Tuesday, November 4, 2008

A weird one

Mark Tucker
In the Sack
(De Stilj)
US release date: 9 September 2008
UK release date: Available as import

by Jennifer Kelly

Originally self-released in 1982, In the Sack is a mad, funhouse-mirrored excursion through offbeat field recordings, improvised piano jams, twisted original pop and subtly warped standards. You might write it off as the work of a loony, namely Mark Tucker, aka T. Storm Hunter, a disaffected postal worker and self-recorder. You might, that is except for one surpassingly beautiful pop song tucked away amid nutter ramblings. The song, “Everywhere with Sally”, is included twice on this reissue. The first time, and the best, is the version that Tucker intended. It’s recorded backwards but phonetically backwards, so that you can make out the stretched and elided lyrics. Hard to convey exactly how mysteriously gorgeous the song becomes, the notes hissing and blossoming and distorting within a pristine pop melody like a lucid-dream version of the Clean’s prettiest melody. Even conventionally, played forward near the end, it’s a winner, though not so remarkable.

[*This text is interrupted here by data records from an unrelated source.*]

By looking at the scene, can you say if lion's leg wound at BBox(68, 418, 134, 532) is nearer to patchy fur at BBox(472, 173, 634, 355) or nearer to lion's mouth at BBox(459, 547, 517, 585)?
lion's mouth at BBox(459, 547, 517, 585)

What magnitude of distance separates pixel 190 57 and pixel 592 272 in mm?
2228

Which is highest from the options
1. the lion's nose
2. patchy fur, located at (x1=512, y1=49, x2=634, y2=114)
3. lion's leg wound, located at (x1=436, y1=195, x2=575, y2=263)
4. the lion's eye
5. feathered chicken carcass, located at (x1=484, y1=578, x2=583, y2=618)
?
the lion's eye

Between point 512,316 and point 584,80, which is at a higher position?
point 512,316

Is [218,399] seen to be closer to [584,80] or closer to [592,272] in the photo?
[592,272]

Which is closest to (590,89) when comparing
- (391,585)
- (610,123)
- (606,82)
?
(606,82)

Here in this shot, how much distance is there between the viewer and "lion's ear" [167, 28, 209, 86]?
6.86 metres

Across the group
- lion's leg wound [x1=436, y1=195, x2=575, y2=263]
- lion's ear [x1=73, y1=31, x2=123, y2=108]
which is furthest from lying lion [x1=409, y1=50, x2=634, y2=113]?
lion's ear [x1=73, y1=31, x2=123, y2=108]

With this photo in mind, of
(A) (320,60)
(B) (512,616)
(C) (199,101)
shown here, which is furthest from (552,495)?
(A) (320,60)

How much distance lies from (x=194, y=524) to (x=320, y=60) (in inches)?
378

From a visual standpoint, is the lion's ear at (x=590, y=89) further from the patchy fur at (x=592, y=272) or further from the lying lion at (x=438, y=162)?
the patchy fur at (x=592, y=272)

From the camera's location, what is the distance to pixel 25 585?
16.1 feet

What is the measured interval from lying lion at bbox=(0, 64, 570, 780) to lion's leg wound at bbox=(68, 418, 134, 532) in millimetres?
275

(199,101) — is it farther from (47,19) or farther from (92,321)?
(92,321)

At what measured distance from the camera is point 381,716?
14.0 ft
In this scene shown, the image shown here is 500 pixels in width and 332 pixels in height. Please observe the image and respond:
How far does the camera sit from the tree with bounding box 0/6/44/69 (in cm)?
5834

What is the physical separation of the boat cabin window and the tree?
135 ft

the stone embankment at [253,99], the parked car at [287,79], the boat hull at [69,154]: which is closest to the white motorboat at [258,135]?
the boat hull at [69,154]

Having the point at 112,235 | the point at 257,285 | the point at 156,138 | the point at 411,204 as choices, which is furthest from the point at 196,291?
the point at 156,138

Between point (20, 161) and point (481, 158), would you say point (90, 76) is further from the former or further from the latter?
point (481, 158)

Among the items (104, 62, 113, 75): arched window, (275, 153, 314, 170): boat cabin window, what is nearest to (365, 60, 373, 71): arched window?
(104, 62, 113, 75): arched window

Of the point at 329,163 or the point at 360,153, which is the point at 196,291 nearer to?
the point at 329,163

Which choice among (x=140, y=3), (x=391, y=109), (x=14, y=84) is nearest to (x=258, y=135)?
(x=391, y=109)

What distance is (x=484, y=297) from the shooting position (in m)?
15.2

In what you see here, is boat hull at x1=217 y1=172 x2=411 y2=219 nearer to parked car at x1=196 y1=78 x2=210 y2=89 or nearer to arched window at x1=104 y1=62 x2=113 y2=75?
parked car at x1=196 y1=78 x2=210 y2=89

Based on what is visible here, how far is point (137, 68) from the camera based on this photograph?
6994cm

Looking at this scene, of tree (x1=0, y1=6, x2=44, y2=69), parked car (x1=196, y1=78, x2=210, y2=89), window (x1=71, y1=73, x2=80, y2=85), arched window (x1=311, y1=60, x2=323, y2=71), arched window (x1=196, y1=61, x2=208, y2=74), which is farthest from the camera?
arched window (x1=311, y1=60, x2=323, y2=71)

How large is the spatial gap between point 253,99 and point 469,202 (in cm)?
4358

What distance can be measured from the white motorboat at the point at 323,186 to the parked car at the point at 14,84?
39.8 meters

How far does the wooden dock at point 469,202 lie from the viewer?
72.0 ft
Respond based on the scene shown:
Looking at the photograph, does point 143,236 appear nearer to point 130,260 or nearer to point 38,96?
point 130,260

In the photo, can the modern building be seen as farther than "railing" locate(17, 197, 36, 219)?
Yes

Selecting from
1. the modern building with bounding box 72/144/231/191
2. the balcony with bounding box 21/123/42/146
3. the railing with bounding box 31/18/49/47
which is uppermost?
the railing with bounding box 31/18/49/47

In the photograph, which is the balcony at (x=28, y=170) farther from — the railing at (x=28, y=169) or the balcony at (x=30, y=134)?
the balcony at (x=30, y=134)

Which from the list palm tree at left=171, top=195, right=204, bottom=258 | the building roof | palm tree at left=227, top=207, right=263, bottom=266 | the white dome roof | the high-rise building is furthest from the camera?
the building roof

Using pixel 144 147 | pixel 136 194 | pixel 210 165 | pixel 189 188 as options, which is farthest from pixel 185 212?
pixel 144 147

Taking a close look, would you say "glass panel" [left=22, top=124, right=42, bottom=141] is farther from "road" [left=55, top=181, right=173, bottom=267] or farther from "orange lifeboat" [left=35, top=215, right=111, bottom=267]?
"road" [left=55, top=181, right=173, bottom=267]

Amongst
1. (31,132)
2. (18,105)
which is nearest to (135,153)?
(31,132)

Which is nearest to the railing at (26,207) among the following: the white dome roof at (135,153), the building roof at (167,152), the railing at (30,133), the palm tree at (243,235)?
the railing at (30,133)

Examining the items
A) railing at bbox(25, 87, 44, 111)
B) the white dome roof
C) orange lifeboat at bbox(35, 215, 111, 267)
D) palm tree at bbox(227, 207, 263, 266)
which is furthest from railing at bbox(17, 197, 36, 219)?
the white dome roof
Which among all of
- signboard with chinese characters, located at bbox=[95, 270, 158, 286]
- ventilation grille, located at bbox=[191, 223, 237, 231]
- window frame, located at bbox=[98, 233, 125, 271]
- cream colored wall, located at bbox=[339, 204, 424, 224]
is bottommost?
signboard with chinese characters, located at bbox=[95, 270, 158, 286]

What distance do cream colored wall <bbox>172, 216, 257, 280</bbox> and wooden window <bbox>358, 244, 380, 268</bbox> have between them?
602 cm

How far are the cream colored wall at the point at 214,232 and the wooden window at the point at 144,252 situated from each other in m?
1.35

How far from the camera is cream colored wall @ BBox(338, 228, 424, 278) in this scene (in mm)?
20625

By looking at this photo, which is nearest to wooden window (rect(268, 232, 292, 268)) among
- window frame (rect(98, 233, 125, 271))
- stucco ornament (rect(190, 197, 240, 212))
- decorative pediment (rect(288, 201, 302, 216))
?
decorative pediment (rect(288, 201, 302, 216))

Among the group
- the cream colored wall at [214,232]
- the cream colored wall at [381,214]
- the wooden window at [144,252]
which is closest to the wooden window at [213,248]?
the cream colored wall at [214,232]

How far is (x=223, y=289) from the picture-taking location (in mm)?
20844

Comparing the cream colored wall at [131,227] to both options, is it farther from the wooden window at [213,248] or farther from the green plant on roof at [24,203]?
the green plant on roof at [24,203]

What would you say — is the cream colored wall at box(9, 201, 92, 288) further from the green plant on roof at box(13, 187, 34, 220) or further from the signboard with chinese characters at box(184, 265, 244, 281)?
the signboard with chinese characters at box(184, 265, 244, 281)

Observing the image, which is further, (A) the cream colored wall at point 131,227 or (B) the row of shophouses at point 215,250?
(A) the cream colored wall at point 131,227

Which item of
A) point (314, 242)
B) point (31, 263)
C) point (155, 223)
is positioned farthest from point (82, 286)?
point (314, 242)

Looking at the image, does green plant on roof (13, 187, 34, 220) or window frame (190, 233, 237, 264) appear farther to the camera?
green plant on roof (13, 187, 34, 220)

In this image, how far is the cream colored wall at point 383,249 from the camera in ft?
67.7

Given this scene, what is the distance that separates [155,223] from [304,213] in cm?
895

Elsewhere Tucker’s songs convey the difficulties of unconventional intelligence thwarted at work, at home and in love. His surreptitiously recorded “The Importance of Making Molehills of Specks” contains all you need to know about all-hands meetings at the local postal office, while his wickedly awry “Attractive” skewers the tennis-playing lookers on his delivery route. This is never a comfortable listen. In fact, even the covers — what I think of as the “easy listening” portion of the disc — are unsettling. A flowery, piano-trilling, loop-vocalled version of “When I Fall in Love”, (yes, the chestnut made popular by Doris Day) is played straight, but remains ominous, while the 1960s one-hit “Love (Can Make You Happy)” seems faithful enough until you realize that the drum line comes from a typewriter. “She-Voices” seems downright cruel, as Tucker loops and repeats recognizable voices and phrases into absurdist textures. A casual “oooh” near the end morphs from part of a sentence to a near-orgasmic utterance, bad luck for the girl who came within range of Tucker’s mic. Still, as weird and offputting as In the Sack can be, you’ve got to give credit to the man who wrote “Everywhere with Sally”. Crazy beautiful is still beautiful.